(Extracted material):

* * * * *

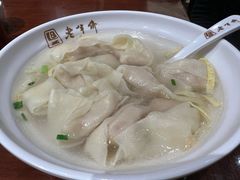 -老半斋(福州路店)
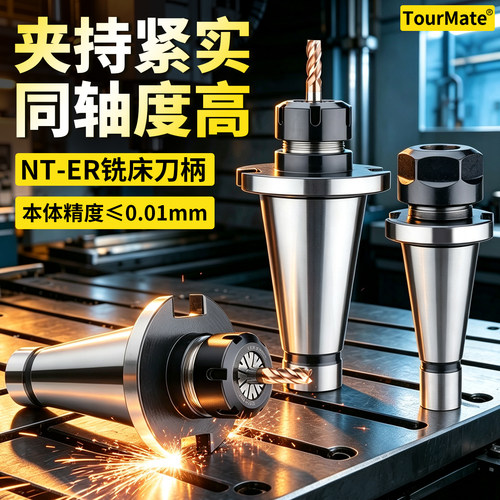 数控铣床nter刀柄TourMate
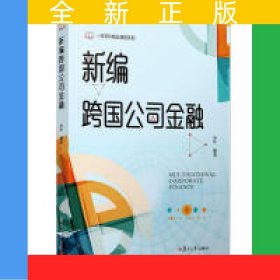新编跨国公司金融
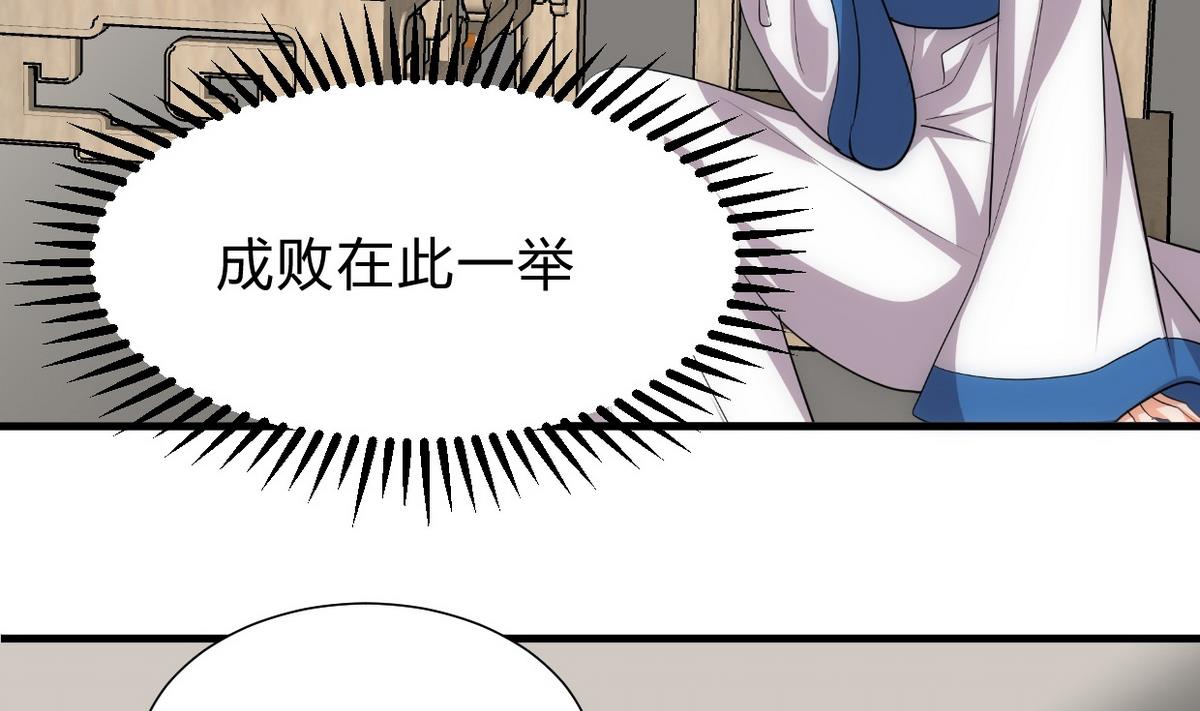 第156话 关押28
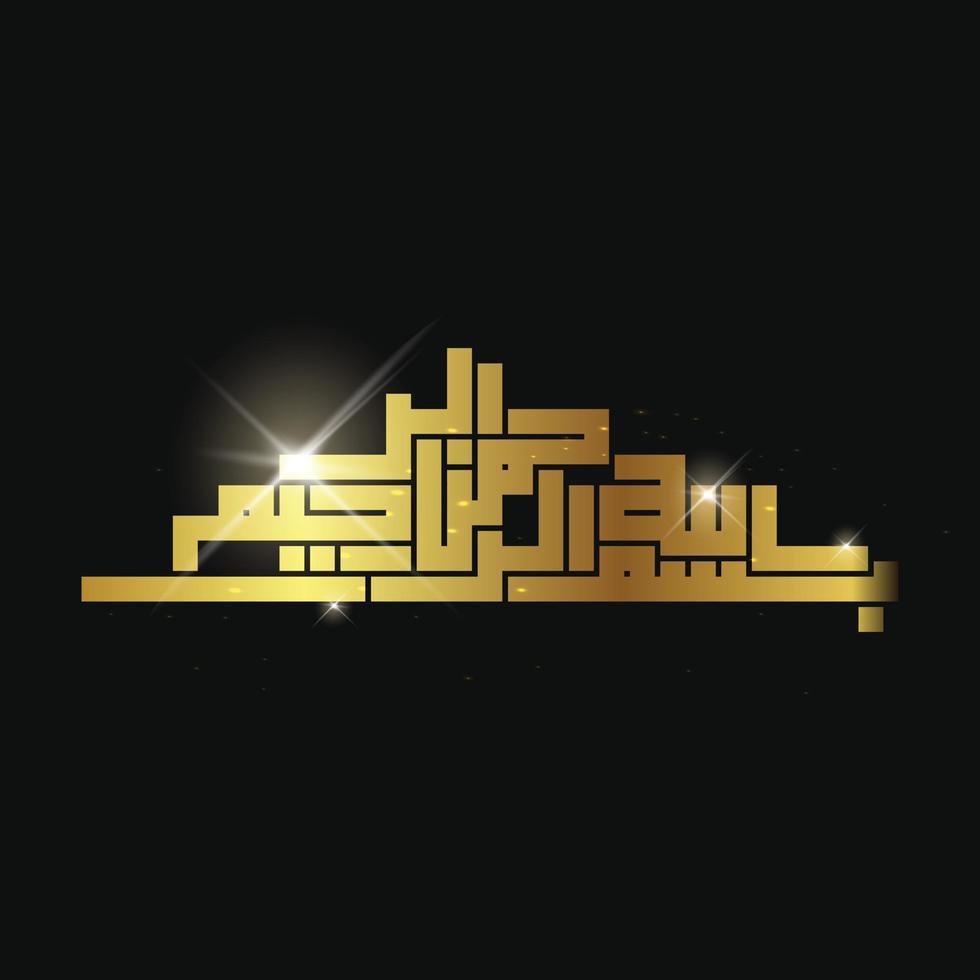 bismillah escrito en caligrafía árabe con color dorado o color de lujo. significado de bismillah, en el nombre de allah, el compasivo, el misericordioso. vector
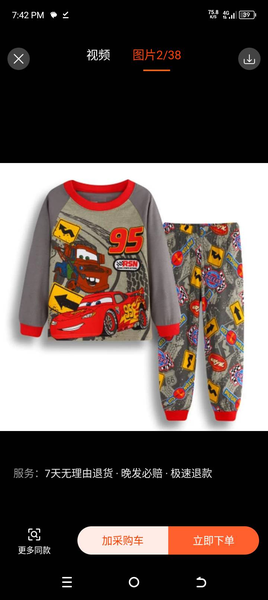 Kids pajamas 
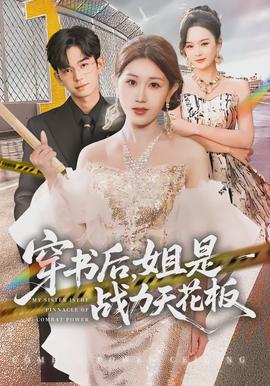 穿書(shū)后，姐是戰(zhàn)力天花板(全集)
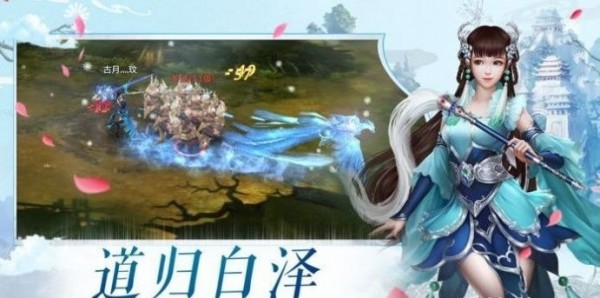 星环主宰
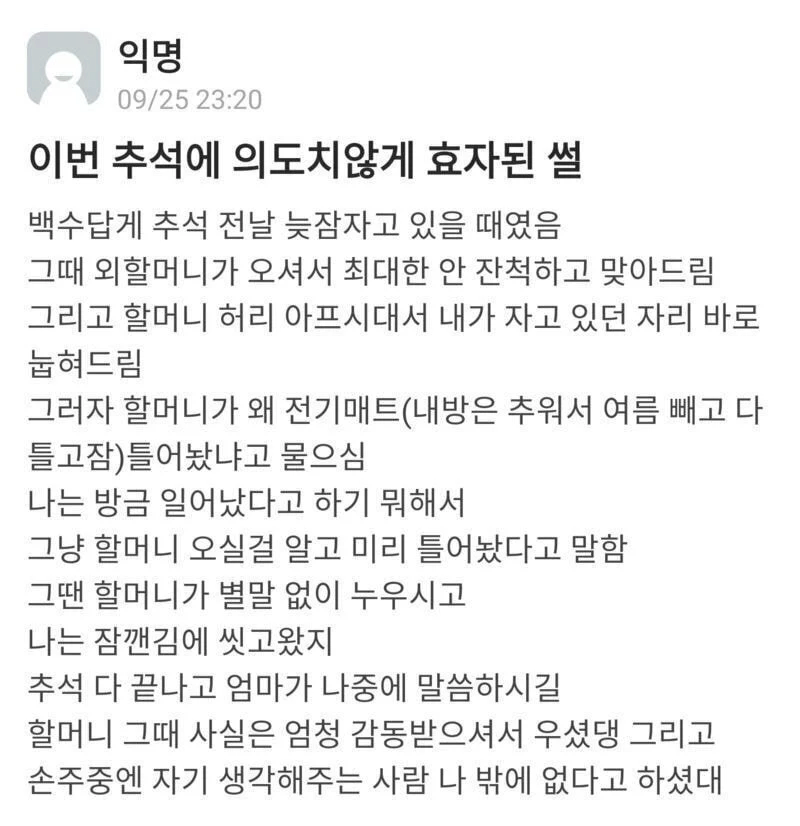 21세기 도요토미 히데요시_1.webp
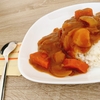 カレーだけが華麗な日。は？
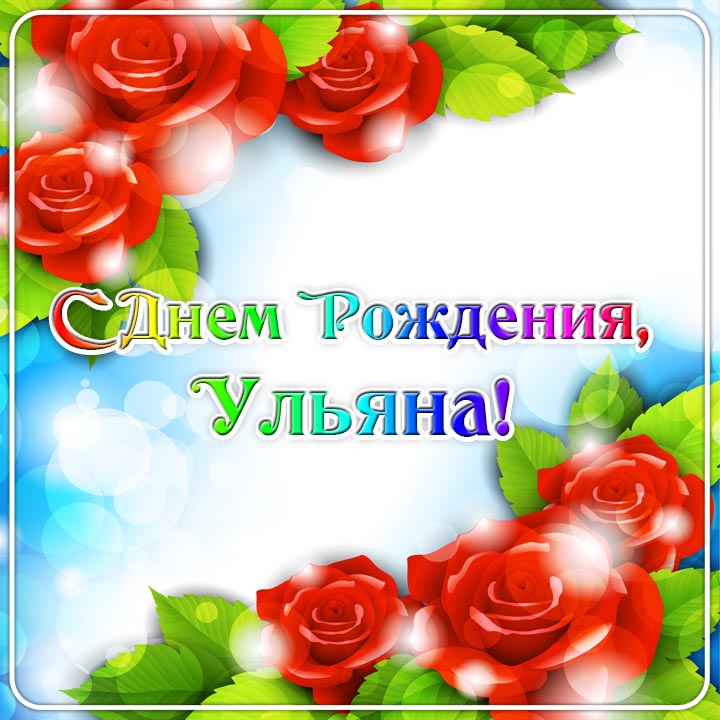 https://upforme.ru/uploads/0013/67/18/68/193884.jpg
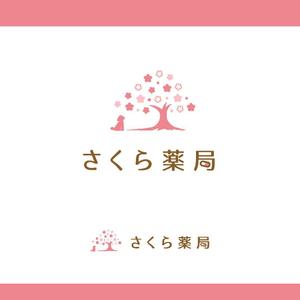 enbito (enbito)さんのさくら薬局のロゴへの提案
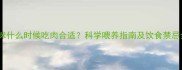 猫咪什么时候吃肉合适科学喂养指南及饮食禁忌全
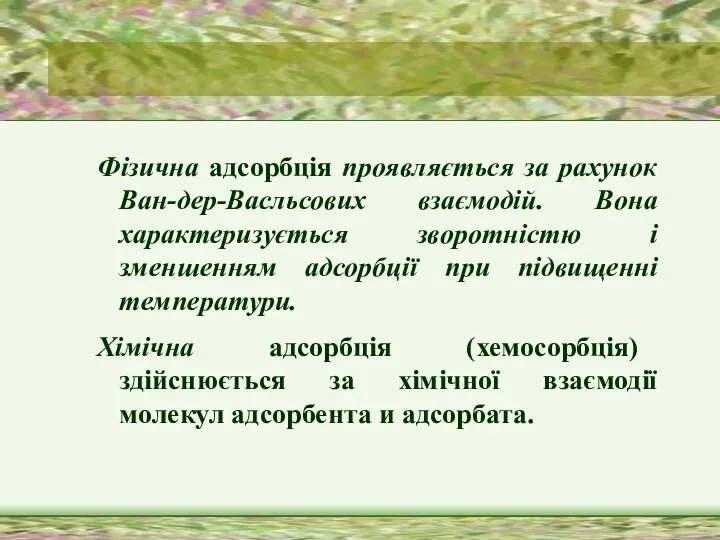 Фізична адсорбція проявляється за рахунок Ван-дер-Васльсових взаємодій. Вона характеризується зворотністю і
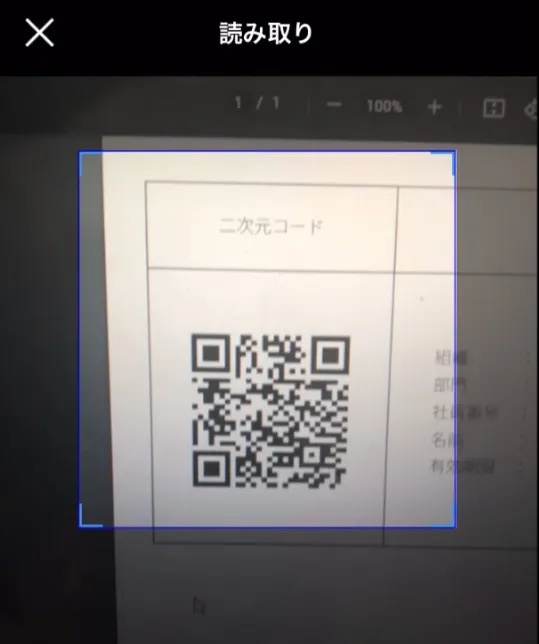 スマートフォンのカメラで二次元コードを読み取っている画面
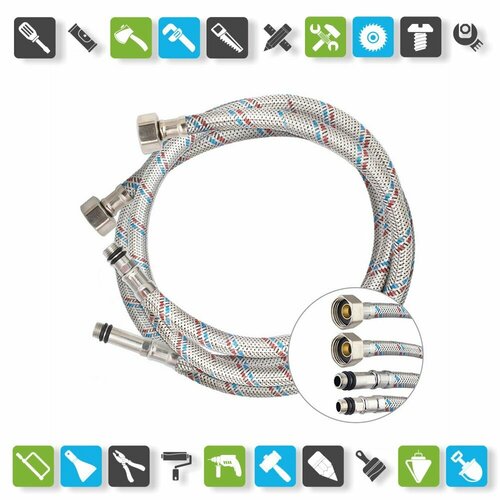 Подводка гибкая д/смесителя Klip 1301, 1/2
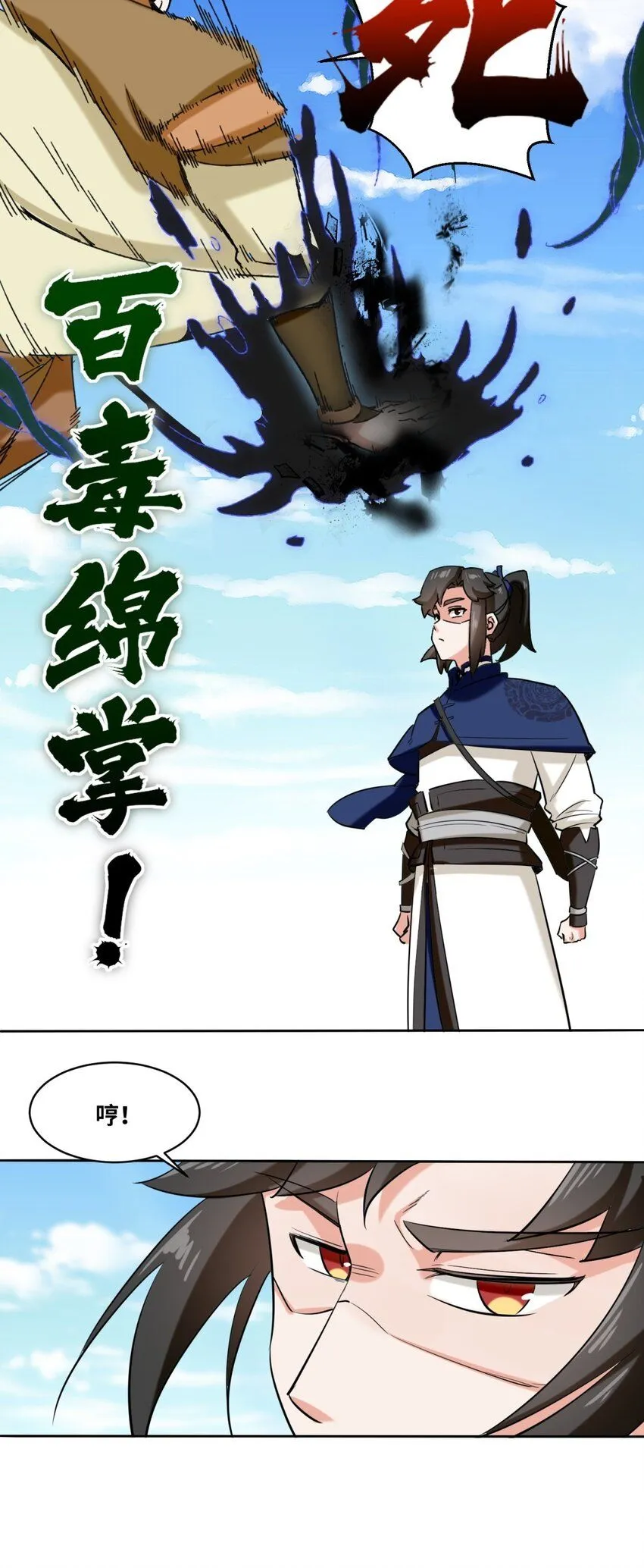 第110话赏识11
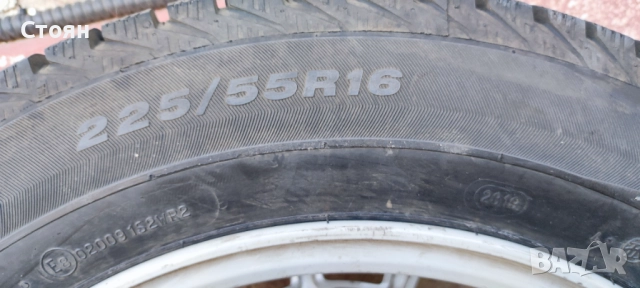 Нови зимни гуми с джанти за мерцедес w211, снимка 13 - Гуми и джанти - 52327303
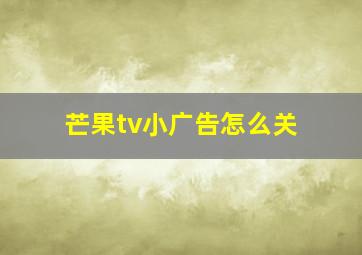 芒果tv小广告怎么关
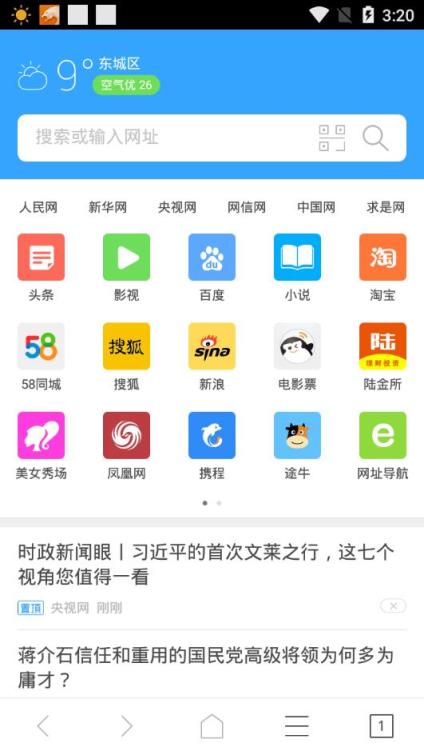 猎豹浏览器旧版本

* * * * *

Write out every one of the rows above character for character, leaving out the pictures.

 -老半斋(福州路店)
 数控铣床nter刀柄TourMate
新编跨国公司金融
 第156话 关押28
 bismillah escrito en caligrafía árabe con color dorado o color de lujo. significado de bismillah, en el nombre de allah, el compasivo, el misericordioso. vector
 Kids pajamas 
 穿書(shū)后，姐是戰(zhàn)力天花板(全集)
 星环主宰
 21세기 도요토미 히데요시_1.webp
 カレーだけが華麗な日。は？
 https://upforme.ru/uploads/0013/67/18/68/193884.jpg
 enbito (enbito)さんのさくら薬局のロゴへの提案
 猫咪什么时候吃肉合适科学喂养指南及饮食禁忌全
 Фізична адсорбція проявляється за рахунок Ван-дер-Васльсових взаємодій. Вона характеризується зворотністю і
 スマートフォンのカメラで二次元コードを読み取っている画面
 Подводка гибкая д/смесителя Klip 1301, 1/2
 第110话赏识11
 Нови зимни гуми с джанти за мерцедес w211, снимка 13 - Гуми и джанти - 52327303
 芒果tv小广告怎么关
 猎豹浏览器旧版本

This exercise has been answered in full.